ABSTRACT

However, while recent research suggests that shame and guilt are emotions that occur often in the workplace, a general overview of the different influences of shame and guilt on unethical behavior and well-being is lacking. This chapter aims to give a clear picture of shame and guilt. Unethical behaviors in the workplace appear on a daily basis. These behaviors can include abusive supervision, theft, bullying, unsafe working conditions, discrimination, drug use and drug testing, and organizational injustice (ibid.), and these unethical and socially irresponsible activities can be carried out by different parties such as supervisors, employees, and direct or indirect colleagues. Accordingly, multiple parties might be involved and affected by the unethical behavior: the perpetrator (the cause) of the unethical behavior, the victim of the unethical behavior, witnesses of the unethical behavior, and people associated (e.g., by group membership) with the perpetrator or with the victim (Evans et aI., 2007; Giacalone and Promislo, 2010).
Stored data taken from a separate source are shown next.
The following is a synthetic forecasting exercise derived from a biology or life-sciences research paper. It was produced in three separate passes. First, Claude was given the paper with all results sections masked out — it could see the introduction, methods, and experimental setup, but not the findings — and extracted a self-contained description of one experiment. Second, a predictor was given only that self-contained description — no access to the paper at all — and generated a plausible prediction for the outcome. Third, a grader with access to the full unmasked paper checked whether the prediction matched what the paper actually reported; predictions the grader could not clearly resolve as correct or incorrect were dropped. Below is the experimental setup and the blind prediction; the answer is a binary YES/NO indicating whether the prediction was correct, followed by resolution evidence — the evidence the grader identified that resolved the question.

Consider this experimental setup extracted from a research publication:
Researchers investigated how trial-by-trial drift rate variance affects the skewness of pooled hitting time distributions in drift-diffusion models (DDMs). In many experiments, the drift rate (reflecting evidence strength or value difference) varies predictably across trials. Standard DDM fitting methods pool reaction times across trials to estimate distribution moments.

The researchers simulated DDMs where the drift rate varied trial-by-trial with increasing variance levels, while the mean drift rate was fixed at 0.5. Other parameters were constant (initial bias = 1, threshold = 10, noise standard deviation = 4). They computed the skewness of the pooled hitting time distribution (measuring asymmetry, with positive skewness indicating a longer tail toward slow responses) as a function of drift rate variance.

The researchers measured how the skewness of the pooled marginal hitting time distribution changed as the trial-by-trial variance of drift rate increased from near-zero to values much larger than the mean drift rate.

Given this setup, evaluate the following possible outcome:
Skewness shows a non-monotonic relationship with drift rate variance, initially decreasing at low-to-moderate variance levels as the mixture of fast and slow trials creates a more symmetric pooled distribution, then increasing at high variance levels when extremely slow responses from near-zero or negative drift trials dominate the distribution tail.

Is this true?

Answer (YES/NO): NO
In all of these different parties, shame and guilt feelings can occur and may influence people's well-being. Therefore, this chapter begins with an overview of the research on shame and guilt to reveal what we know about the influences of those emotions on behavior in general and to offer thoughts about how these two moral emotions can also stimulate unethical behaviors. Next, I concentrate on shame and guilt feelings that arise after unethical behavior in the workplace, showing how shame and guilt feelings can arise in the perpetrator, the victim, and possible witnesses or associated parties. Together, these two lines of thought can generate new research ideas concerning moral emotions such as shame and guilt in workplace behaviors and well-being, and assist managers and practitioners in dealing with the negative consequences of such emotions.